There are no thousand hour or centurian patches or fancy flight jackets to go with the job and validate what you do. No headline news stories when things go right and lots of visibility when things go wrong. Just the knowledge that if it wasn't for you, all of that wouldn't have been possible for them.
Along the way there were hundreds of people who played parts in making my career what it was and continues to be. The maintenance chiefs and Grumman technicians that allowed me to be creative and think out of the box when things got tough and answers were needed. The people who taught me the ins and outs of being a top notch maintenance technician and teacher. Joel Hotchkiss and Bob Graham from the Phantom days. Bob Powell and Dave Jones my supervisors and friends in VF-102. Bob Gunby, Charlie Mayfield, George Nichols, George Leed and Nat Young of Grumman. Jimmy Barnes and Josh Beers from NATEC. The dozens of maintenance chiefs that I was privileged to work with through the years. The shop supervisors and worker bees that I spent years with tinkering and tweaking and learning. You know who you are. Thank you. I am honored to have been part of your world.
As the last Tomcat gets ready to fly over the fence and into history remember not only the achievements of the airframe and the aircrews who flew them, remember the men and women who cared for and fed them. Remember the pure hard work and long hours. Remember the dirty and tired faces. Remember the frustration. Remember the smiles.
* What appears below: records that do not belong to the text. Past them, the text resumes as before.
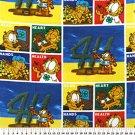 4H Club Garfield Allover 72x60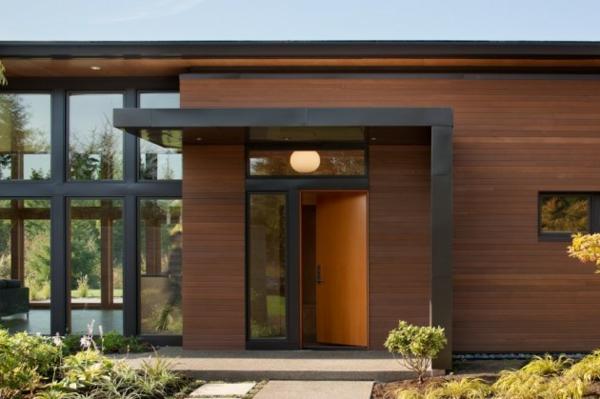 moderne haus nachhaltige architektur einganggsbereich vorgarten gestalten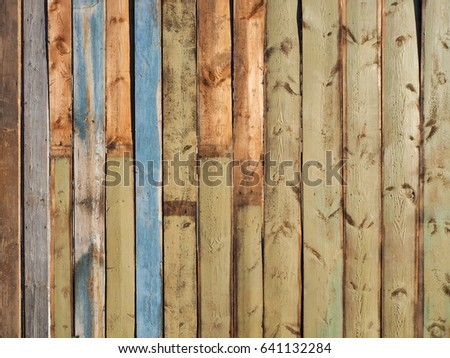 Painted Fence Light Wood Panel Background Old Vintage Planked Vertical Wooden Texture Boards Empty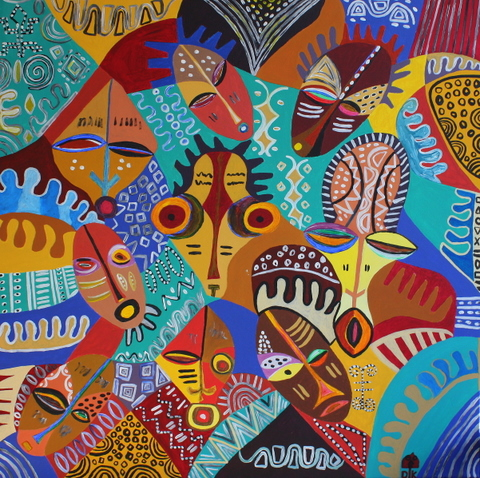 African Community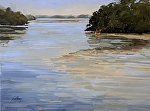 Low Tide by Neil Walling Oil ~ 18' x 24""
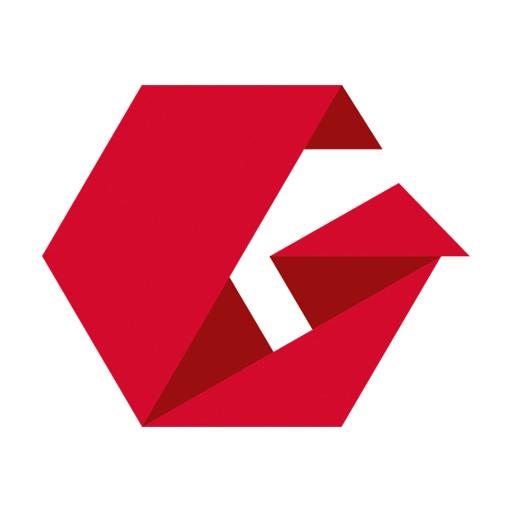 Gram Games Limited avatar image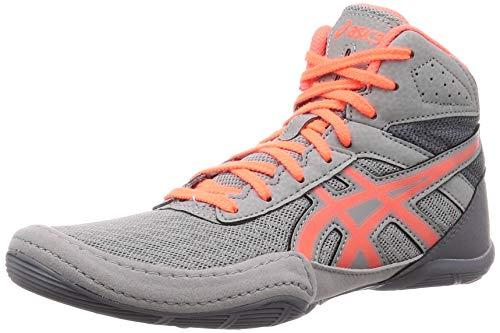 Asics 1084A007 Ringer-Schuhe für Jungen, Matflex 6 GS, Jugendliche, Grau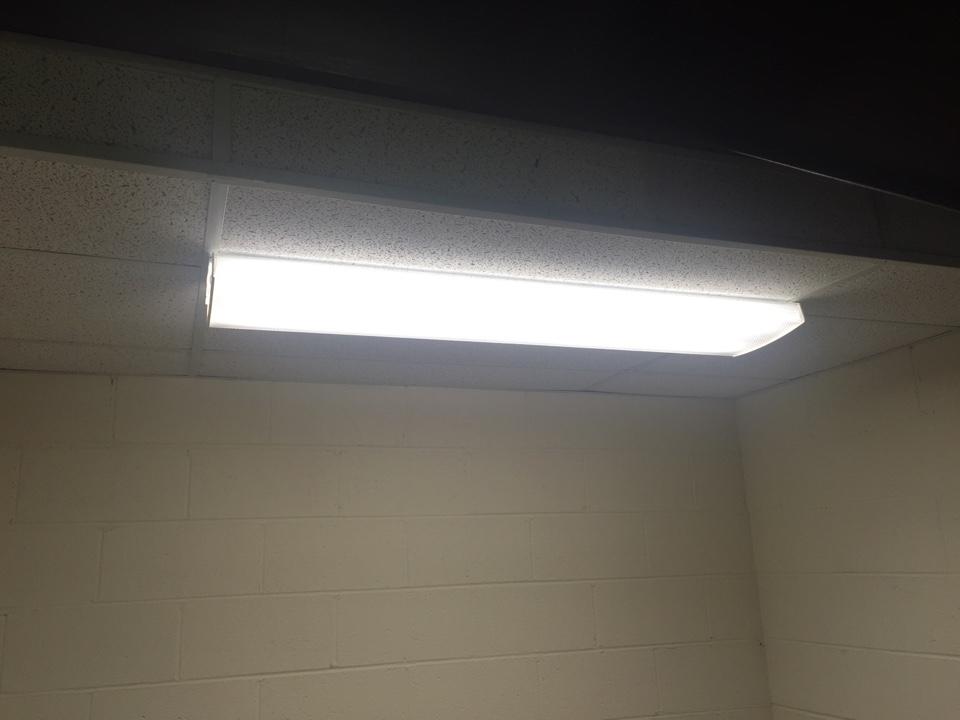 Watkinsville, GA - Install stairwell lights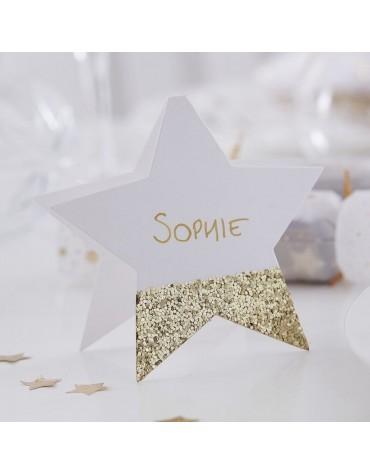 Marque-places papier étoile dorée décoration Noël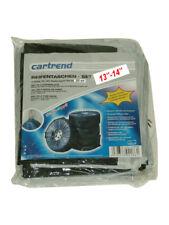 Reifentaschen 4er-Set 13-14 Zoll 205mm Reifen Aufbewahrung Tasche Räderwechsel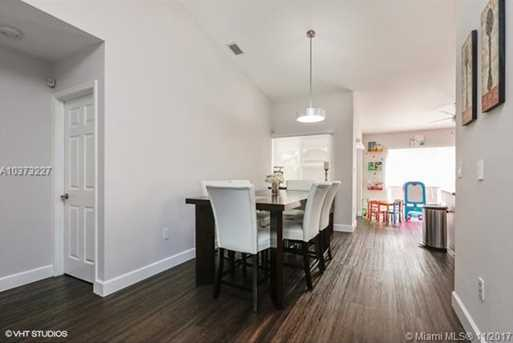 5027 SW 146th Ave - Photo 4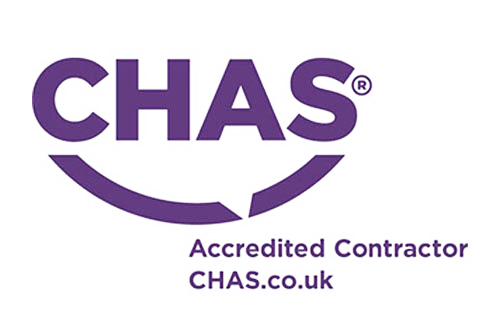 Tapper Interiors Accreditations - CHAS
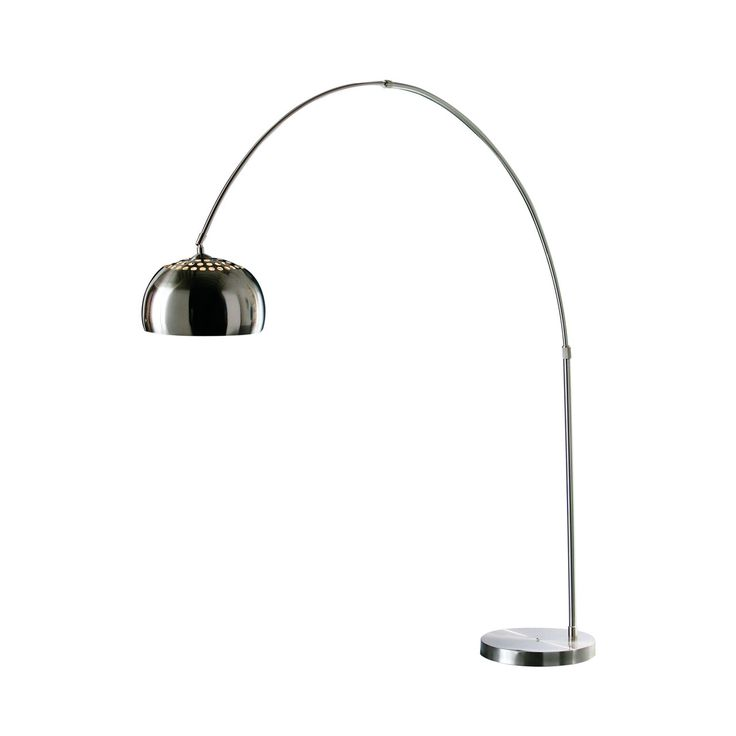 All Home Large Arched Floor Lamp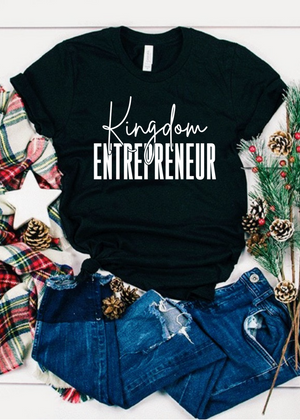 Kingdom Entrepreneur - Clothed in Grace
Remember the incredible satisfaction of a job well done.
Remember the Tomcat Tweaker.
There will never be another like him.
- Bruce Fenstermaker
Bruce Fenstermaker worked on the Tomcat from January 1982 until September 2005 until he was transferred to NAS Whidbey Island.
While in the Navy he worked on the Tomcat in VF-102 and as an electrical systems instructor at NAMTD in Oceana.
After that worked for Grumman at the field site as a Tech Rep from 1986 until 1995 on a civil service job with NAESU (now NATEC) to support the Tomcat (NATEC is a division of NAVAIR).
He worked there on the Tomcat at Oceana in that capacity until he was transferred out with the last deployment of VF-31 and VF-213.